Most of the patients with ADP are asymptomatic; however, if symptomatic, then majority of cases present with epigastric pain. In most cases, the pain is localized to epigastric region, which is aggravated following meals.[6],[10] About 50% of the affected individuals present with diabetes mellitus. The abdominal pain is more common in partial agenesis while diabetes mellitus is seen commonly in complete agenesis. In the long duration, the majority of ADP patients developed recurrent or intermittent pancreatitis.
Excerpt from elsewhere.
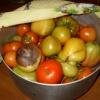 Ускорение созревания томатов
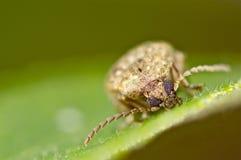 Retrato del escarabajo en una hoja verde Fotografía de archivo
Some patients also reported steatorrhea and signs of pancreatic exocrine failure.[11] The differential diagnosis of ADP includes that of pseudoagenesis, carcinoma of the head of pancreas, pancreas divisum, pancreatic pseudolipodystrophy, pancreatic tumors, and distal pancreatic lipomatosis.[7],[12] With the recent advancement in the newer imaging techniques, the diagnosis of ADP seems to be a total reality. USG is the primary imaging study, but USG finding looks to be suspicious in some patients due to organ screen and the overlying bowel gas shadows. Three-dimensional (3D) reconstruction CT is a better technique to diagnose ADP because the blood supply to viscera can be visualized in this method. In the absence of dorsal pancreas, the distal pancreatic bed is filled with stomach or intestine (dependent stomach or dependent intestine signs), which abut splenic vein.[12] MRCP is the choice of imaging technique, for confirmation of ADP as it is a noninvasive procedure. Its diagnostic accuracy can be improved with 3D reconstruction or dynamically with secretin injection.[10],[12],[13] ERCP is considered to be the gold standard investigation for detailed description and evaluation of the biliary and pancreatic tree because of its superior spatial resolution. However, it is an invasive procedure, carrying radiation exposure and with morbidity risk due to pancreatitis caused by catheterization of the minor duodenal papillae. The use of S-MRCP (with secretin injection) allows for a greater diagnostic accuracy, has no associated complications, and avoids risks of ERCP.[5] EUS is a relatively new minimally invasive imaging technique which provides direct visualization of the total pancreatic parenchyma and the pancreatic ductal system. It also provides an opportunity to take fine needle aspiration cytology and may be as good as ERCP.[14]

In our case study, ADP was diagnosed during evaluation of the patient for right iliac fossa tenderness. A diagnosis of stump appendicitis was made and he was managed conservatively, with antibiotics and analgesics, and he was free of symptoms within a fortnight. Given by its rare occurrence, our case report with its unusual presentation adds up to the existing knowledge in terms of better understanding of the disease process and patient's management.

Acknowledgments

Authors sincerely acknowledge Dr. Ajith TA, Dr. Sugathan KR, Smt. Sindhu CD, Mr. Mathew PP, and Mr. Suresh PV of Amala Institute of Medical Sciences, Thrissur, Kerala, India, for their wholehearted cooperation and timely help rendered during the preparation of this case report.

Financial support and sponsorship

Nil.

Conflicts of interest

There are no conflicts of interest.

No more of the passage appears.